Né en 1949, vit et travaille à Saint-Triphon

Prix culturel 2011 de l’Etat du Valais

Prix 2017 de la Fondation Gianadda décerné par l'Académie des beaux-arts de Paris

Andre_Raboud_Petit_Monolithe_H69x20x15_G

Andre_Raboud, Petit_Monolithe, H69x20x15, Granit d'Inde, 2018

Photo Olivier Maire

Dès 1993, importante série de sculptures d’atelier en serpentine et en quartzite regroupées sous le titre Porte pour un ange. Travaux sur le thème du «Cadre» abordé de façon très directe, où la pierre éclatée s’oppose aux surfaces sciées ou polies. Trente ans de sculpture en 1999, retour à la Tour de Duin, pour une grande exposition, personnelle cette fois, accompagnée de très nombreuses publications prestigieuses.
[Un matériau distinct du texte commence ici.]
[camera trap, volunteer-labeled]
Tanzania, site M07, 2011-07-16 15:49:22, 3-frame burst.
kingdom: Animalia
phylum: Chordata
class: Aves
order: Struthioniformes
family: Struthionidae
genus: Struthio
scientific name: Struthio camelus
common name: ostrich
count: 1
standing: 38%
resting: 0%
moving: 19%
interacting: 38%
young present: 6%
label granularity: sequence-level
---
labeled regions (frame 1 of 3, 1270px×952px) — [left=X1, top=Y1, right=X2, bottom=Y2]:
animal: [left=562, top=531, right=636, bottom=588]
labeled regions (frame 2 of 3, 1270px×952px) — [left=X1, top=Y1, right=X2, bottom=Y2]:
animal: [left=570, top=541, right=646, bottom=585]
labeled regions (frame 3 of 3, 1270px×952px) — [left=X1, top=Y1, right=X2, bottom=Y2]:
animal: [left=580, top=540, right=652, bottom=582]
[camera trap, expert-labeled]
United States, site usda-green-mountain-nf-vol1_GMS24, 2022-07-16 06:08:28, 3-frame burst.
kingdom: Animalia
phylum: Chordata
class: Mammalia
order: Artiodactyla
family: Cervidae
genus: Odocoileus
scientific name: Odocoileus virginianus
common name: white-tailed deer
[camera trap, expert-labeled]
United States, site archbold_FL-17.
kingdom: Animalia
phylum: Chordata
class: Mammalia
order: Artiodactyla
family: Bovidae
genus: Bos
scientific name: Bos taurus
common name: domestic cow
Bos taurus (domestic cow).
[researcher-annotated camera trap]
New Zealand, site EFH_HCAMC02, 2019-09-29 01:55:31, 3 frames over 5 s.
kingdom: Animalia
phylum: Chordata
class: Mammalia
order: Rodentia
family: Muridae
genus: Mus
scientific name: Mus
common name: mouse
De ses voyages au Japon en 1990 et 1992, il rapporte une impressionnante série de sculptures en lave et en serpentine sur le thème de L’homme qui crie, à la suite d’une visite au Musée de la bombe atomique d’Hiroshima. Exécution dans ce pays d’une série d’oeuvres monumentales principalement en granit noir.

 

De retour du Japon, il abandonne progressivement un type d’ornementation qui mettait en avant les mélanges de matériaux et les superpositions, pour se tourner vers une sculpture plus intimiste et plus silencieuse.

Nombreux travaux en granit noir et en serpentine inspirés par les thèmes de la philosophie japonaise, en particulier sur le thème des «Jardins».

 

Dès 1999, La jeune fille et la mort, La mémoire et la mer, Les jeunes filles, Les grands passages, autant de figures emblématiques qui reviennent inlassablement hanter et nourrir le répertoire formel d’une production extrêmement généreuse et prolifique. Aujourd’hui, ce répertoire formel se concentre de plus en plus sur la thématique des Amants, des grandes Stèles et des Monolithes, tous de granit noir d’Inde ou d’Afrique. Ces dernières années seront l’occasion de nombreuses expositions, en particulier dans le sud de la France, en Valais et à New York, de nombreuses commandes monumentales attestent de sa reconnaissance.

 

En 2009, importante présentation de son travail au Théâtre de la Ville de Monthey, «Quarante ans de sculpture», quarante ans après celle de 1969. L’ensemble de ces sculptures et leur évolution, le choix des matériaux utilisés, la technique même du travail, constitue ainsi une oeuvre très construite, à la charge symbolique forte, d’une volonté essentialiste affirmée et d’une capacité émotionnelle soutenue.